I’ve always loved DIY projects and getting crafty. Since the demands of family and business leave very little time to indulge my artsy side these days, whenever I do decide to tackle a project, I usually involve my kids so we can have some fun together.
Over the years, I’ve made some cool stuff – from my wedding dress to the artwork decorating my kids’ nurseries – and, to be honest, most of it was created out of need more than frivolity.
The same can be said of my latest project – the huge hole in the wall separating my bedroom and hallway that needs to be covered up.

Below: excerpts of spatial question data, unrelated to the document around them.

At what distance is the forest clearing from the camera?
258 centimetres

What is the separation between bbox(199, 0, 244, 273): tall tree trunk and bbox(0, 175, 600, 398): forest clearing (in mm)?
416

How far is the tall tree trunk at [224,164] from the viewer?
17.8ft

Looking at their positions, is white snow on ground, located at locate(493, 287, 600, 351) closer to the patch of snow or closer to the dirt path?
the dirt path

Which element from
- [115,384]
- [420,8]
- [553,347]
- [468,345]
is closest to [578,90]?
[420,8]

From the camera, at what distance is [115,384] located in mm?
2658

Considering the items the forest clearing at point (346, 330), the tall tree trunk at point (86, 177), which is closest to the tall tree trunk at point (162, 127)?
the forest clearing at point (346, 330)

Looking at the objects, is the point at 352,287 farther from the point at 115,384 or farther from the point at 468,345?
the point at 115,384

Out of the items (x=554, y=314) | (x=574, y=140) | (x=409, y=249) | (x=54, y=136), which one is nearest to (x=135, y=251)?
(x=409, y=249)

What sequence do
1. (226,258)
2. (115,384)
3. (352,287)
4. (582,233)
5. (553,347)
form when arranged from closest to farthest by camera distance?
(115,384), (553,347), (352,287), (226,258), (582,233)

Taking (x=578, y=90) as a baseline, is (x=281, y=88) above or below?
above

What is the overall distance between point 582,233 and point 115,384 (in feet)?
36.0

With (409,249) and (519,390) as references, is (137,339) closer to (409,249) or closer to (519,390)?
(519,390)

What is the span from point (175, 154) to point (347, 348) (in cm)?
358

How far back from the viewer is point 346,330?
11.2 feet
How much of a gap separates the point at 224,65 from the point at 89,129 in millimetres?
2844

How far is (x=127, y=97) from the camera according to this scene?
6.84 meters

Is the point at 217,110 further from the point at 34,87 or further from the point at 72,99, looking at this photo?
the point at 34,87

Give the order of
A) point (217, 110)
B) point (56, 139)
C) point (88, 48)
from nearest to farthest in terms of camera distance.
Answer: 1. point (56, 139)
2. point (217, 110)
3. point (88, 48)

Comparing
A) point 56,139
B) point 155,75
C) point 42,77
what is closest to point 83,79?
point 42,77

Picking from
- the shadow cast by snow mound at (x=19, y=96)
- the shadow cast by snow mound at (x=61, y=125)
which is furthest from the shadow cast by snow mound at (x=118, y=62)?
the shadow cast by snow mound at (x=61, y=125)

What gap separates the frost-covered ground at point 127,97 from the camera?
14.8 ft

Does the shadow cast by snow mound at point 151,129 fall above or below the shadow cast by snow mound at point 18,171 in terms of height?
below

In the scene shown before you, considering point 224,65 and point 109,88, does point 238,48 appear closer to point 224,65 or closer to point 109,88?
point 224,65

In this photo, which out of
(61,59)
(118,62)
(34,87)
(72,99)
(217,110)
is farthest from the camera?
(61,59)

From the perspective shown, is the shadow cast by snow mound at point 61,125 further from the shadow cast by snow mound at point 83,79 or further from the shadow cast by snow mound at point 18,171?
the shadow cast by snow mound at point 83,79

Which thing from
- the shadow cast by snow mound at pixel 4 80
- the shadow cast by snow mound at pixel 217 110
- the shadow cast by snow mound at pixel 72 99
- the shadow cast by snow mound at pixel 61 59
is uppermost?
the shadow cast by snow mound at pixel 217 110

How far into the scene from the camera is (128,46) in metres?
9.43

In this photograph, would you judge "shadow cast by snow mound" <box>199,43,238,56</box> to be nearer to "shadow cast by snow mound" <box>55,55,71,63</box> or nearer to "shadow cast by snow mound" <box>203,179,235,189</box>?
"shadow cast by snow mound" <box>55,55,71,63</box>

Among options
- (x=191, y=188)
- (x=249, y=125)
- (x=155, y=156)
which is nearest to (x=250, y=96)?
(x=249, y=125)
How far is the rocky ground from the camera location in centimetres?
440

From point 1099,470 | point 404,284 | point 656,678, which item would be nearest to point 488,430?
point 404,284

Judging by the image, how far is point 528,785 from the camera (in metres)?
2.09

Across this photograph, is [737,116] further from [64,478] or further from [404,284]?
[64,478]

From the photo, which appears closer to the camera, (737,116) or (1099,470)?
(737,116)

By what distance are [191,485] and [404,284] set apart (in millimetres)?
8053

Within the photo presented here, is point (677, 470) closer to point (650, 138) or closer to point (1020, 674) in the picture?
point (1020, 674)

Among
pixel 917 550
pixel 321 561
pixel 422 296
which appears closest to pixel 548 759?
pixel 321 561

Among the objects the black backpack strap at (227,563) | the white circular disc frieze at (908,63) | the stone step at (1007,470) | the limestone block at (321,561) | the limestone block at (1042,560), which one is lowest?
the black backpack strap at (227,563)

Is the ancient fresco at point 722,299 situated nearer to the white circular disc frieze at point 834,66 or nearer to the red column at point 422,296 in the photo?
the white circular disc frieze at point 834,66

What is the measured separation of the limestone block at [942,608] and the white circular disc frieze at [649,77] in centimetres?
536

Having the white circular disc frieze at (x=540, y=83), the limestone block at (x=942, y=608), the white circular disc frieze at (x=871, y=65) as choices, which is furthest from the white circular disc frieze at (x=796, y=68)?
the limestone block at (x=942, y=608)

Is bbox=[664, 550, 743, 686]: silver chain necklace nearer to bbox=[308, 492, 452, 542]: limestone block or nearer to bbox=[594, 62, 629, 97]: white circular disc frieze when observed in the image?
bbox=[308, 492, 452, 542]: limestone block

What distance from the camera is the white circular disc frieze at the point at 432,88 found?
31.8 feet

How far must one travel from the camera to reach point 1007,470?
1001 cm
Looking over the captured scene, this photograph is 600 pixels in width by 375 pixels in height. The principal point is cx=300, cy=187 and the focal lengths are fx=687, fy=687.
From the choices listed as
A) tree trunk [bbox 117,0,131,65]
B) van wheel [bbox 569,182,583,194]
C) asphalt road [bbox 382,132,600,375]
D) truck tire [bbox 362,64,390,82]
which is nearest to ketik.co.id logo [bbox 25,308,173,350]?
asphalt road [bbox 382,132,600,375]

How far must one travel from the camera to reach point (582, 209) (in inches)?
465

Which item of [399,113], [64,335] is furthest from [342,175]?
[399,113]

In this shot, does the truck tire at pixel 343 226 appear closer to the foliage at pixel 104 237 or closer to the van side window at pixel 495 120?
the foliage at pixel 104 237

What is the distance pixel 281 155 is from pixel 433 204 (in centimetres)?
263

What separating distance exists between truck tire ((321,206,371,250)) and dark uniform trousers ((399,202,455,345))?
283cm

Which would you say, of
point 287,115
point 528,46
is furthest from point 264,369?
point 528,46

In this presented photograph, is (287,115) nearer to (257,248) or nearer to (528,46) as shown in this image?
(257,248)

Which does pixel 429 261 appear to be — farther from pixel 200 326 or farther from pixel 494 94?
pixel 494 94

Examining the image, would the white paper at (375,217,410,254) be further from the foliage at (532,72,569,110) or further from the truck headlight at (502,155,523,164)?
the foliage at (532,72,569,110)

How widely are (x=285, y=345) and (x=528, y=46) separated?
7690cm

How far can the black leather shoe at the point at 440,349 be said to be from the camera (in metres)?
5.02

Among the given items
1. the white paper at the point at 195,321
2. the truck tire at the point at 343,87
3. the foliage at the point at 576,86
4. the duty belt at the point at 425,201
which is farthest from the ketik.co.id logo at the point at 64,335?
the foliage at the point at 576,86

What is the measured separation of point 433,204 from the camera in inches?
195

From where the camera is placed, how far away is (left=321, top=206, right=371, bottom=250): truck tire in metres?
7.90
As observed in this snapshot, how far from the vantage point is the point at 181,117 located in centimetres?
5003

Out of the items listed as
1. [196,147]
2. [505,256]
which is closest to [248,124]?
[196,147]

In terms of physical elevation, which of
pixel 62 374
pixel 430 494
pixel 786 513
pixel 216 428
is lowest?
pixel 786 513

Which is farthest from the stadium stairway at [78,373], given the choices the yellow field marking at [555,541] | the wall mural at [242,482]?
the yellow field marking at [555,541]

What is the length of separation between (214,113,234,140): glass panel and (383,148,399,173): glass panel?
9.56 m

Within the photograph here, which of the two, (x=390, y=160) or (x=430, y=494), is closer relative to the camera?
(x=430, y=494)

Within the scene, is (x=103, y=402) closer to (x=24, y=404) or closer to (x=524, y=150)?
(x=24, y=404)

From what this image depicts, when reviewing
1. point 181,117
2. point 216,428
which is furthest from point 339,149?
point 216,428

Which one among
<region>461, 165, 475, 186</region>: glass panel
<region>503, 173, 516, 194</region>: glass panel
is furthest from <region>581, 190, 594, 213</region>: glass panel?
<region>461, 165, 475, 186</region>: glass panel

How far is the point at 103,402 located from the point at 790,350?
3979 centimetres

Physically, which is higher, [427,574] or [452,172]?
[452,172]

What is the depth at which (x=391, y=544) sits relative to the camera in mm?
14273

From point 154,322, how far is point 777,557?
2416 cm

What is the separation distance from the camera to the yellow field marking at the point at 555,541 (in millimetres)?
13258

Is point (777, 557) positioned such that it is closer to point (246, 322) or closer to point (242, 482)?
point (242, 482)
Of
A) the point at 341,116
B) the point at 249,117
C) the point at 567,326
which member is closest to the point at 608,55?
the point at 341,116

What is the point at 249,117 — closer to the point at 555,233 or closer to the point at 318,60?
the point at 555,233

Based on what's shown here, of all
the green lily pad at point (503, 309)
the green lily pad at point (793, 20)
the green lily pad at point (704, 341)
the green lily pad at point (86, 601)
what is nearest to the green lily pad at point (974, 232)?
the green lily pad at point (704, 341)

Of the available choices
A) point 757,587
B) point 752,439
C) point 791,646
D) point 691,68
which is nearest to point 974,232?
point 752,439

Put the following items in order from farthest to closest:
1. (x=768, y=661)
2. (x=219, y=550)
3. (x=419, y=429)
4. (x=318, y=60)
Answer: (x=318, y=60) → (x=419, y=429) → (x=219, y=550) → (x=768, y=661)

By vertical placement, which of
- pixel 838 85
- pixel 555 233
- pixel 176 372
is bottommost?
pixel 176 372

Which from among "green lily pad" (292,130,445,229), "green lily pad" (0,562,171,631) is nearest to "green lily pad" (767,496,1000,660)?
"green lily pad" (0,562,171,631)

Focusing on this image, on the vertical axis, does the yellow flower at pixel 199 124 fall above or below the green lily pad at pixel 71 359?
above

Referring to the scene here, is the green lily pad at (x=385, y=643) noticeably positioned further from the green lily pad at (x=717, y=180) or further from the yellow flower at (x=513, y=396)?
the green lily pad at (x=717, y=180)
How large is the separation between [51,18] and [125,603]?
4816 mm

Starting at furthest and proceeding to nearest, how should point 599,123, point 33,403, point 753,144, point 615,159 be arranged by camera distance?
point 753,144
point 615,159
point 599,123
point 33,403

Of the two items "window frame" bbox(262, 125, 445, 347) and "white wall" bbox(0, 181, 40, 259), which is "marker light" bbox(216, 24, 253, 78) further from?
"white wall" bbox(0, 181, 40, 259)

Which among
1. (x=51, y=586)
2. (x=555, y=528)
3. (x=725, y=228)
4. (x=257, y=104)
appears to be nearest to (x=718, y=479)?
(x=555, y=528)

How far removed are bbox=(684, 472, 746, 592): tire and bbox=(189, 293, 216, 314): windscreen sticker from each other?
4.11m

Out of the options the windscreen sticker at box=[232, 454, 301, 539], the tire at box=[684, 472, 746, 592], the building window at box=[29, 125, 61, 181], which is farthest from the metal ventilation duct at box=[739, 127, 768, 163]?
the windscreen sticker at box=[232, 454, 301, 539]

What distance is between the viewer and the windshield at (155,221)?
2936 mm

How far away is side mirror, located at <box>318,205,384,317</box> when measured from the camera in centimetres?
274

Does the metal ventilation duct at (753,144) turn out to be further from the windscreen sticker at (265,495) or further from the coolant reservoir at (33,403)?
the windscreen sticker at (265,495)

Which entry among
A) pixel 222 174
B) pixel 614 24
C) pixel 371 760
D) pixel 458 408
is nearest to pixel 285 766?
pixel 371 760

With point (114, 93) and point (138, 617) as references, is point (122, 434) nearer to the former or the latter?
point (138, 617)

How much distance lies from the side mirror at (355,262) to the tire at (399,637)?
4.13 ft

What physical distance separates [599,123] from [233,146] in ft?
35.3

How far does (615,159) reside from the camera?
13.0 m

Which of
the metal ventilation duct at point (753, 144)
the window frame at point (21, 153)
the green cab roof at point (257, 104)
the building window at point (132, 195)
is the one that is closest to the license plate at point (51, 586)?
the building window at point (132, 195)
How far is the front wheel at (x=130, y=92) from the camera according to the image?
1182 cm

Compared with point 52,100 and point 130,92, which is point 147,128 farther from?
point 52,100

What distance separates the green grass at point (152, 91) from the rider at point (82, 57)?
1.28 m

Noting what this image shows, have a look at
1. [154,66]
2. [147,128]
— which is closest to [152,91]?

We discovered this cut-out when we moved into our home a few years ago. It had originally been masked by artwork, and we realized it had been created to help get oversized furniture into the master bedroom. Since we’ve found it useful for getting large items up the adjacent stairs, we decided not to drywall over it as originally planned and, instead, fill it with (removeable) foam (see image above) and cover it up with art just like the previous owners had done.
The only problem? Finding artwork to fit!
Its large size (30” x 60”) makes buying art from a gallery prohibitive (pieces that big start at over $1000). And, even if we wanted to invest in artwork, the chance of finding a canvas to fit those measurements closely is slim.
So I decided that a fun DIY project was just the thing we needed. We like art deco and modern art so we chose to create something reminiscent of Mondrian’s block art. And, we did it using relatively inexpensive materials. 🙂
- Canvas (ours is 36” x 60”, purchased from DeSerres)
- Acrylic paints in various colours
- Foam brushes (purchased from the dollar store)
- Painter’s tape (medium adhesion or higher)
- Drop cloth for easy clean up
1. Use painter’s tape to mask off sections of your canvas; the ruler will help ensure your lines are straight (measure as you go along).
2. When you’re happy with the layout, use the edge of a credit card to smooth the tape down, ensuring edges are adhered to the canvas (this helps prevent paint from bleeding under the tape)
3. Plan out your colour palette and paint each square accordingly.
We chose assorted hues (my kids mixed many of the colours themselves), but you could use primary colours, as Mondrian did, or a colour scheme of your own choosing.
4. Gently remove tape from the canvas.
5. Clean up any ragged lines with a bit of white paint; apply it using the straight edge of a foam brush for a smooth line.
6. Enjoy your new work of art!
Add texture to your painted squares using bubble wrap, plastic wrap or rough fabric (nubby linen works well). Simply set the item on the wet paint, press, and pull off.
I can honestly say we are thrilled with our new artwork – and the price tag (under $100!). I think Piet Mondrian would be proud.